» **Task objective**:
With both ends included, repeat exactly the lines of the entries below from the one containing "site CDB_S2_C05." down to the one containing "common name: red hartebeest", and no others.

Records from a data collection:
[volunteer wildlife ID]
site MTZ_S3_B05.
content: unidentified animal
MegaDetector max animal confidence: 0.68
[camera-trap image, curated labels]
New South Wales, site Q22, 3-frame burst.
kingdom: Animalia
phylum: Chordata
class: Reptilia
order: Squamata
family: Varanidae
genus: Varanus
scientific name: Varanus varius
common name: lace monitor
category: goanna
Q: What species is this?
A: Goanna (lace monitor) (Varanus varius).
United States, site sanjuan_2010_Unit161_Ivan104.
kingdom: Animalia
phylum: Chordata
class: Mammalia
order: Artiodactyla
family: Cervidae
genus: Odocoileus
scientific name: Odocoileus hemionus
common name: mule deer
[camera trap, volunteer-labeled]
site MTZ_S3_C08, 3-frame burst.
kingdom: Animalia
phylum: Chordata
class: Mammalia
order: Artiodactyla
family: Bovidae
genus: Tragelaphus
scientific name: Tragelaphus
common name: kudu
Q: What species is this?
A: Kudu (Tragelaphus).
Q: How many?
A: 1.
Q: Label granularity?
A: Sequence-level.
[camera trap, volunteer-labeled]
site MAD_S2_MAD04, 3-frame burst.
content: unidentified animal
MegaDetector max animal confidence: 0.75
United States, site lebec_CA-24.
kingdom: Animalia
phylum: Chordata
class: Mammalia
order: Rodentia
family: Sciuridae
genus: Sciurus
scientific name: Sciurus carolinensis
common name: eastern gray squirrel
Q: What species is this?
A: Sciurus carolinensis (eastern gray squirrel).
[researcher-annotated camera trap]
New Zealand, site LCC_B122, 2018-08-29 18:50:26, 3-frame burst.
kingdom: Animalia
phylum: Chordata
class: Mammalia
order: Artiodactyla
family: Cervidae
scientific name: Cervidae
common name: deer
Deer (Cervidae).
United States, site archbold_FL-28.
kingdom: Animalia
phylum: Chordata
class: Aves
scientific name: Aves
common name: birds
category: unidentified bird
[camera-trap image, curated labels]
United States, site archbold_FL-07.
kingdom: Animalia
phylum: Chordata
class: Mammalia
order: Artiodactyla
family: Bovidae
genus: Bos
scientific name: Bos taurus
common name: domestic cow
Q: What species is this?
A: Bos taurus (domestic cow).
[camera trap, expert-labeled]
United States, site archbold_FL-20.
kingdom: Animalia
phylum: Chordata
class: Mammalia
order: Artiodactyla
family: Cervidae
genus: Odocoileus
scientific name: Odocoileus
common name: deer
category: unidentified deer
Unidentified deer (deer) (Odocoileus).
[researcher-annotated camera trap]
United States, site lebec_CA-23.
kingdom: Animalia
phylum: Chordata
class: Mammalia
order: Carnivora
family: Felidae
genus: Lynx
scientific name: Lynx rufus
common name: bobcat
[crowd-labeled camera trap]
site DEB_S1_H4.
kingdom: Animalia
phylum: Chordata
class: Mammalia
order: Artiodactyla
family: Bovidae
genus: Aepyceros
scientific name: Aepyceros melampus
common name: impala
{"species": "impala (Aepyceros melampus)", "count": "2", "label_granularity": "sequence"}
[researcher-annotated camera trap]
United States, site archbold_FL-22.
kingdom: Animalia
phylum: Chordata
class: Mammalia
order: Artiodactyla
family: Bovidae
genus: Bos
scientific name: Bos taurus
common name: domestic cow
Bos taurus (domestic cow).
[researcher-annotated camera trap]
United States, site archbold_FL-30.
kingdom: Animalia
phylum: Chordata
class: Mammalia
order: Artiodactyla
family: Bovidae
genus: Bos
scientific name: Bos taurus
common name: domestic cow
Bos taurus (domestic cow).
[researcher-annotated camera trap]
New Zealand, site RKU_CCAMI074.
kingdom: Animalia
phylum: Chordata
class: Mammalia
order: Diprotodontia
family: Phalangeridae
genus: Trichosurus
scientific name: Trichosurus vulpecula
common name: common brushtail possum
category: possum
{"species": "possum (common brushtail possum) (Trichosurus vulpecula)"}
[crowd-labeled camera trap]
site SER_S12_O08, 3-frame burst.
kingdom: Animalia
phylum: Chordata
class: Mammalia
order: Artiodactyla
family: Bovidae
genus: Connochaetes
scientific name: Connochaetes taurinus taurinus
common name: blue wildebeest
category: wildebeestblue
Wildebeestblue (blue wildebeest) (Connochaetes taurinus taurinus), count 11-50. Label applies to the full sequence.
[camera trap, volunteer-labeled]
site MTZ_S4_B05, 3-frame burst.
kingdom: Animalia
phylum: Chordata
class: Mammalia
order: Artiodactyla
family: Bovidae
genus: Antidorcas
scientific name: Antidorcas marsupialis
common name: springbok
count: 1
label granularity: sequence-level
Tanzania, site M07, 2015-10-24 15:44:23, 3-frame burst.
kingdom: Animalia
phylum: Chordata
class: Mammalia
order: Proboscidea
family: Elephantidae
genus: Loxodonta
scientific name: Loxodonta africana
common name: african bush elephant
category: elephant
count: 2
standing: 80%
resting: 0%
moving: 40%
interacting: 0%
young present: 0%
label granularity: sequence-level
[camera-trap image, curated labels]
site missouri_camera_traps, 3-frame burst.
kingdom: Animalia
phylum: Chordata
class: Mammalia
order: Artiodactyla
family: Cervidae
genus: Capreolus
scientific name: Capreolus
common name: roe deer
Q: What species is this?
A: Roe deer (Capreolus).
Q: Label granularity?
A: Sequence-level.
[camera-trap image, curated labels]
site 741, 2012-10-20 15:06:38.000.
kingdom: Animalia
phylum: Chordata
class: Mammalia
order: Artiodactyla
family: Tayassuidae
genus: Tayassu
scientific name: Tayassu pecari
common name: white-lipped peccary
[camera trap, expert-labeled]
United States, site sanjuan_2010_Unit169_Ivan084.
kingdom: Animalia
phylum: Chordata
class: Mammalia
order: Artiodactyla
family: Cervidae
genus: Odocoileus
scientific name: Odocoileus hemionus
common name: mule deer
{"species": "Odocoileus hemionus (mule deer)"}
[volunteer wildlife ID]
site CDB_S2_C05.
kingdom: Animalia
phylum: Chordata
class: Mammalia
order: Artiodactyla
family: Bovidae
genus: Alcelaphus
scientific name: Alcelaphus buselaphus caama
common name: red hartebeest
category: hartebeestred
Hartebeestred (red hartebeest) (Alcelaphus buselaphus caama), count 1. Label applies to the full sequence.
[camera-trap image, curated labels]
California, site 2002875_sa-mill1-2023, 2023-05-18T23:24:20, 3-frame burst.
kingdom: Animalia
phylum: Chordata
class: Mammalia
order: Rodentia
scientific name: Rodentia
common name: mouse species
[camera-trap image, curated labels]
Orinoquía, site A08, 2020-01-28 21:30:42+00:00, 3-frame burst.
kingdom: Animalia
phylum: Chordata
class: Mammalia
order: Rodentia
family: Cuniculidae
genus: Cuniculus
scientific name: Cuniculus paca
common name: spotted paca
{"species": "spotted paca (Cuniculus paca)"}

» **Result for this task**:
site CDB_S2_C05.
kingdom: Animalia
phylum: Chordata
class: Mammalia
order: Artiodactyla
family: Bovidae
genus: Alcelaphus
scientific name: Alcelaphus buselaphus caama
common name: red hartebeest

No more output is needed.